If you sign up for an account on this web site you can customise elements of this site and subscribe to an email newsletter.

If you have an account on this web site you may login.

If you have an account on this site but have forgotten your user name and / or your password then you can request an account reminder email.

JSpider start-up process

The JSpider engine has quite a complex start-up process that uses a range of property files, static factory methods, abstractions and reflective invocation. These notes are to clarify the origin of runtime properties, configuration and storage facilities. Most class references refer to JSpider library classes.

JSpider main entry point

The primary JSpider class takes two arguments: a base URL to start spidering, and a configuration directory reference. If no configuration is specified, a directory called "default" is checked for configuration property files.
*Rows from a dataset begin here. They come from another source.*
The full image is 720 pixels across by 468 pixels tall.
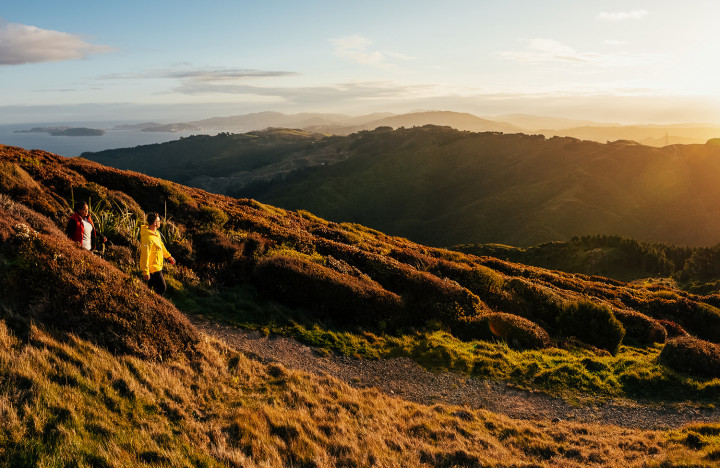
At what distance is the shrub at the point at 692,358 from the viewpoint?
13695 mm

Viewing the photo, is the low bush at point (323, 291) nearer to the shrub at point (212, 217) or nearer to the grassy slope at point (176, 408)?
the grassy slope at point (176, 408)

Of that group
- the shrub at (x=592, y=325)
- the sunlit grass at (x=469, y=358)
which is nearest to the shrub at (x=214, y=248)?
the sunlit grass at (x=469, y=358)

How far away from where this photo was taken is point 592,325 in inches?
673

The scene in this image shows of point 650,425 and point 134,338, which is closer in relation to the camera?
point 134,338

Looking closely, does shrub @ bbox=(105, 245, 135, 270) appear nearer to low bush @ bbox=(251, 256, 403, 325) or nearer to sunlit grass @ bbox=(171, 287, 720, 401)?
sunlit grass @ bbox=(171, 287, 720, 401)

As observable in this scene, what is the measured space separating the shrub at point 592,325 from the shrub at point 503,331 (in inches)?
91.1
The JSpider class completes the following steps:

  1. Loads the relevant configuration using the static ConfigurationFactory.getConfiguration method.
  2. Creates a new JSpider instance.
  3. Calls the start method on the JSpider instance.

ConfigurationFactory

The two configuration factory methods that may be called by JSpider create a singleton JSpiderConfiguration instance from a new PropertiesConfiguration. Methods also exist to assign a JSpiderConfiguration directly and "clean" the configuration by assigning a null. The properties configuration assembles JSpider, plugin and site configuration settings from directories and property files under the command line configuration directory.

JSpider instance

The JSpider constructor instantiates a SpiderNest object; gets a SpiderContext from the static SpiderContextFactory.createContext(URL) method; and passes the context to the nest to get a Spider instance. The spider nest gets number of spider threads and thinker threads from the context and passes these to the spider implementation.

Spider implementation

The spider implementation contains two WorkerThreadPools; one for the spiders and one for the thinkers. It also creates thread pool monitors to periodically report the status of the pools. The spider's crawl method gets an EventDispatcher from the SpiderContext and dispatches a SpideringStartedEvent with the base URL passed on the command line. This is followed by the creation of new DispatchSpiderTasks and DispatchThinkerTasks instances, which are assigned to the worker thread pools.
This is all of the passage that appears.